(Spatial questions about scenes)
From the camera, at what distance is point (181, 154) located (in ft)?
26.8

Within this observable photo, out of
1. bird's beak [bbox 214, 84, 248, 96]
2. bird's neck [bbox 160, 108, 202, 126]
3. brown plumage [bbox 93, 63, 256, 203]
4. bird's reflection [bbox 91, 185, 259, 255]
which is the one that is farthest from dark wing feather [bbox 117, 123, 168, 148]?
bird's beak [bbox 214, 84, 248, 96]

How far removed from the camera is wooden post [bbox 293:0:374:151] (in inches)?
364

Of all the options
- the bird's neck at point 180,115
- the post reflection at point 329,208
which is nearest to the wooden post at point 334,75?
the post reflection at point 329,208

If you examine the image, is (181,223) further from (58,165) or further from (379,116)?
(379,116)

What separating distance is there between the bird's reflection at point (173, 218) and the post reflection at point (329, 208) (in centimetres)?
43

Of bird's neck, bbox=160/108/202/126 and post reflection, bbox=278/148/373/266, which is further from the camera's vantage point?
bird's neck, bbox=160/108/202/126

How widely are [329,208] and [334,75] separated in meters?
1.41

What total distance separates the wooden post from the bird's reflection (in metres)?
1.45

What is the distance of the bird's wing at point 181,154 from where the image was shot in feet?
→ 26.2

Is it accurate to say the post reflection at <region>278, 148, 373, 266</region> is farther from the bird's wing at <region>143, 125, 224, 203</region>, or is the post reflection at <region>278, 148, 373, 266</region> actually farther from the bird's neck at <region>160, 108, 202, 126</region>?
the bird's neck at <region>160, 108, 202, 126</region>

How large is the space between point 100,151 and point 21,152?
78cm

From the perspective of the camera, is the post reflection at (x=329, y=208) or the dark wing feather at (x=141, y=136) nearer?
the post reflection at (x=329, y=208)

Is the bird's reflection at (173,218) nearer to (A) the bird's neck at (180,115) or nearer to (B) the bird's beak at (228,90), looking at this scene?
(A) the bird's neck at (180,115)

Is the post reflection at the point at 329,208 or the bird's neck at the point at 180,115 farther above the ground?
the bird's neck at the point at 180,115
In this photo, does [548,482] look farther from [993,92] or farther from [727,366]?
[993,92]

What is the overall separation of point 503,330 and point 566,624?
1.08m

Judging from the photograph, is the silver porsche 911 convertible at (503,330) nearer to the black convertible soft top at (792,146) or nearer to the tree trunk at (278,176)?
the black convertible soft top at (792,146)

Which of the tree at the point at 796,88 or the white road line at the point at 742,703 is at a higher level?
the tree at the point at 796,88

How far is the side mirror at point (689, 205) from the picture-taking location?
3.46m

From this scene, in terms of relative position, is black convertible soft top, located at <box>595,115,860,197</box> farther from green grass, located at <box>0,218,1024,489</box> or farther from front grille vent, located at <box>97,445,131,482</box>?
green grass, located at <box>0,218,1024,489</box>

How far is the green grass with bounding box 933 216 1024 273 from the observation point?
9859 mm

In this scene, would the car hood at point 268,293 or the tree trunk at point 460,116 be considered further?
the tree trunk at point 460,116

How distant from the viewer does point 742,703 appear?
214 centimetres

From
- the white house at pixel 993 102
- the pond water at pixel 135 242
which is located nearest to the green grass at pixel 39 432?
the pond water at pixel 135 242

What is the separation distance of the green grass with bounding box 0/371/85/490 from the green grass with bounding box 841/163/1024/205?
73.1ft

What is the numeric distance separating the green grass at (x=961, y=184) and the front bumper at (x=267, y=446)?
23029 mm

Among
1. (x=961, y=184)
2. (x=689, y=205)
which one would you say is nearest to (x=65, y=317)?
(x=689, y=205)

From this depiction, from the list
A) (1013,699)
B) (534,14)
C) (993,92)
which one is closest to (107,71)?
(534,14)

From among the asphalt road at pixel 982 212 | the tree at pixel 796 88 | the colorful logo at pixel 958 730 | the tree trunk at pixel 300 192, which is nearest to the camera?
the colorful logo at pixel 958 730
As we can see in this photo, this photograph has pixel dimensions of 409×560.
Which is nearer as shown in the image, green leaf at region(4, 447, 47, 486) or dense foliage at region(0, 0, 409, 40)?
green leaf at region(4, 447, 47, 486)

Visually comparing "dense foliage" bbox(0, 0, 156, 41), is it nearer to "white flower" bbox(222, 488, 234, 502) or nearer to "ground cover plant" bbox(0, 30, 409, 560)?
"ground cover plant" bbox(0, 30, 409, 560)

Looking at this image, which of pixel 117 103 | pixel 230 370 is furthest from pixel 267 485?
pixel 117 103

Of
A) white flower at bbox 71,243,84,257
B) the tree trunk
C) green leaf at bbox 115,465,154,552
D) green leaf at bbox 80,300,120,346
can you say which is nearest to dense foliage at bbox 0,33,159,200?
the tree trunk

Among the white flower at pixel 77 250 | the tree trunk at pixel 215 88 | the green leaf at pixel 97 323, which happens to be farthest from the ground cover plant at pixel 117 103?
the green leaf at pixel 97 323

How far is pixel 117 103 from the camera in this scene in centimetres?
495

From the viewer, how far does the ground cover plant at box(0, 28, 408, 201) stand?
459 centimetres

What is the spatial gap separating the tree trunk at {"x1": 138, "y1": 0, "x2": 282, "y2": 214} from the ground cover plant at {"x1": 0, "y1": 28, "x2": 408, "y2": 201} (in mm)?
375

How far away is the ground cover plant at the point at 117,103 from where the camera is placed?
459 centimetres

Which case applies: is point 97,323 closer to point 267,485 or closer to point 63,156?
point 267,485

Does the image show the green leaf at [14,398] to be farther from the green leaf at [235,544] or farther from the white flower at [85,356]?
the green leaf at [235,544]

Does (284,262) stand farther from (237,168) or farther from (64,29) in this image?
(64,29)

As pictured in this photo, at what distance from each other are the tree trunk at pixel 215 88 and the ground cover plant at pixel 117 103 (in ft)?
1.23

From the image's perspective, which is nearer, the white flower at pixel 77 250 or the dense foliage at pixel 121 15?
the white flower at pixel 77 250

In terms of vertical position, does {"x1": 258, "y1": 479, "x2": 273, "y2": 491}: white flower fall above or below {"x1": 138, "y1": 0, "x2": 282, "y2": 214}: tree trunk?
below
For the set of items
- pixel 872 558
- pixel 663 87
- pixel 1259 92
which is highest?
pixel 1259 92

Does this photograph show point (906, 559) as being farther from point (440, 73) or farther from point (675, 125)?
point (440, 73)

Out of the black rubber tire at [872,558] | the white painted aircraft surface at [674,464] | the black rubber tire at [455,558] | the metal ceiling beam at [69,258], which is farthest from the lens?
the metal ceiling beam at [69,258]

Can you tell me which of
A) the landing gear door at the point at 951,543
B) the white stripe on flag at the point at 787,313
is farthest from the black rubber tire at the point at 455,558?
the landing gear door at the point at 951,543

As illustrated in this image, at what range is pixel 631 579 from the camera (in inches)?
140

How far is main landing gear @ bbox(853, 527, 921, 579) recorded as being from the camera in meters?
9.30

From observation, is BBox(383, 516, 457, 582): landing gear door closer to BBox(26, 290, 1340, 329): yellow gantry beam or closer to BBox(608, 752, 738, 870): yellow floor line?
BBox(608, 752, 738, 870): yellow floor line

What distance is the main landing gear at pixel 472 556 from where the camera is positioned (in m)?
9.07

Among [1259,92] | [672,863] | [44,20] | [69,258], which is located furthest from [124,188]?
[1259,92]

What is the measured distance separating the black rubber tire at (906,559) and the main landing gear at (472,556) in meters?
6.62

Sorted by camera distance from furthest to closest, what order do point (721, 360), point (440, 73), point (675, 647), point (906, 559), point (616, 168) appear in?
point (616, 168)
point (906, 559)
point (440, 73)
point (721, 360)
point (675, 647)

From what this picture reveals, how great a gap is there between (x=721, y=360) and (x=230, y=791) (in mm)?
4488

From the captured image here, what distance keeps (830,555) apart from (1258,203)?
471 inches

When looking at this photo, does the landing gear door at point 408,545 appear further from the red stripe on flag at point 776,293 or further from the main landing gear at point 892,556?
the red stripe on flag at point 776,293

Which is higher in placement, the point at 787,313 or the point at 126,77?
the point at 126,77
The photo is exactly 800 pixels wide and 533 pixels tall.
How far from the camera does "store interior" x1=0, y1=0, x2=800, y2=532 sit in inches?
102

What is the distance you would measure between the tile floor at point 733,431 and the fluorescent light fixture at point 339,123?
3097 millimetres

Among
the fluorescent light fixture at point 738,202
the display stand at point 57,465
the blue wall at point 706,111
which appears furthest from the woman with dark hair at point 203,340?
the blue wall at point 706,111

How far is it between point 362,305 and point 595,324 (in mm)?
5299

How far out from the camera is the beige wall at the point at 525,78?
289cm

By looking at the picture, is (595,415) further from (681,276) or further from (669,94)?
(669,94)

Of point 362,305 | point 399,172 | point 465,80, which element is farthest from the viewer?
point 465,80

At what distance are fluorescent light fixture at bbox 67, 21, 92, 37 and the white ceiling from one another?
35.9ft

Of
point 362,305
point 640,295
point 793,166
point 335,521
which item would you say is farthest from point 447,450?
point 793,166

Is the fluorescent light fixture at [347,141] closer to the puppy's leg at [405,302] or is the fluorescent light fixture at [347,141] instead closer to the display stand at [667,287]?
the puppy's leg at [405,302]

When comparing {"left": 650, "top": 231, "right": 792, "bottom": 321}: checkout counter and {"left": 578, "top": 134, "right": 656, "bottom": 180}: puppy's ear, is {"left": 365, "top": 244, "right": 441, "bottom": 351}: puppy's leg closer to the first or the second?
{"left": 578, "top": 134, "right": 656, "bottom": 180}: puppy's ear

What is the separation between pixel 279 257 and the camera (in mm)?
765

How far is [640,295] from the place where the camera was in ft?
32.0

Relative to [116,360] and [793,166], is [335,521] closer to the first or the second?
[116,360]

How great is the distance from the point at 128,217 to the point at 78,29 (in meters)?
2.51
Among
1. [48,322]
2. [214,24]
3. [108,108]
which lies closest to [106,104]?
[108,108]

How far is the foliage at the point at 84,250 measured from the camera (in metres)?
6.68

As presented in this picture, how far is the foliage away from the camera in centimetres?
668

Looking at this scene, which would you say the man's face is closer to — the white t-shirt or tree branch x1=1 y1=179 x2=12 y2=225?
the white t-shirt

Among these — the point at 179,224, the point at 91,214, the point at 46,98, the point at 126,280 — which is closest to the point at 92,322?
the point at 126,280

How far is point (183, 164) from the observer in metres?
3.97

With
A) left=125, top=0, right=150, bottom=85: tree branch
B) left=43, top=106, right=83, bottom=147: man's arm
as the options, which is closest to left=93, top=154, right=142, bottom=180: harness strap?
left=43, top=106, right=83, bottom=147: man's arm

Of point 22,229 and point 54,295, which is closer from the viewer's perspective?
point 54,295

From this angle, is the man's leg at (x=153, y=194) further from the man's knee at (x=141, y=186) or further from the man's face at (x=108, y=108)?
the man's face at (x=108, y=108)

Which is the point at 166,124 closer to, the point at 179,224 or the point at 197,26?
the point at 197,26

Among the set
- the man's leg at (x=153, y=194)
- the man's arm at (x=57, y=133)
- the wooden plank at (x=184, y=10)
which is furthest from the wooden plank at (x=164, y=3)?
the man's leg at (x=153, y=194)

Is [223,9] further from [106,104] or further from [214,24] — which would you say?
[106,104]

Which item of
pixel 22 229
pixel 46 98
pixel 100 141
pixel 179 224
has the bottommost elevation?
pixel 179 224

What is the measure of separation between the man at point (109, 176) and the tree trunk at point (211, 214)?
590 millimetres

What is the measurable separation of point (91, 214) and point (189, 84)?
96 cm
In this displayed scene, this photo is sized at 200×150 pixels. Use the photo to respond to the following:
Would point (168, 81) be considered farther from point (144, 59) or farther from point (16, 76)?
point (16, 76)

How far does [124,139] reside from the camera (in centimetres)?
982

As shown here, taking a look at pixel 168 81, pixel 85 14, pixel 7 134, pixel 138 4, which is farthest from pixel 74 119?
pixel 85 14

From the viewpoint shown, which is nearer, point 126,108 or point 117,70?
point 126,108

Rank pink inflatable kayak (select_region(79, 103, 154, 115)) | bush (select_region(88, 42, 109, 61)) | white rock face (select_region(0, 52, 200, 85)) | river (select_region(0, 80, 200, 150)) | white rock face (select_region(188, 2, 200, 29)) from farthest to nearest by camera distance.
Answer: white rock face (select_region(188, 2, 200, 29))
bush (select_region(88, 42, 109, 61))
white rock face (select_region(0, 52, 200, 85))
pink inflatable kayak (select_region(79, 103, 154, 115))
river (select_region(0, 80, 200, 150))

What this task involves: Lay out the lines from the one containing "Which is higher" to the one containing "3097 millimetres", both included, as a JSON list of strings with one string per line. Skip blank lines.

Answer to this problem:
[
  "Which is higher in placement, the point at 787,313 or the point at 126,77?",
  "the point at 126,77",
  "The photo is exactly 800 pixels wide and 533 pixels tall.",
  "How far from the camera does \"store interior\" x1=0, y1=0, x2=800, y2=532 sit in inches?",
  "102",
  "What is the distance you would measure between the tile floor at point 733,431 and the fluorescent light fixture at point 339,123?",
  "3097 millimetres"
]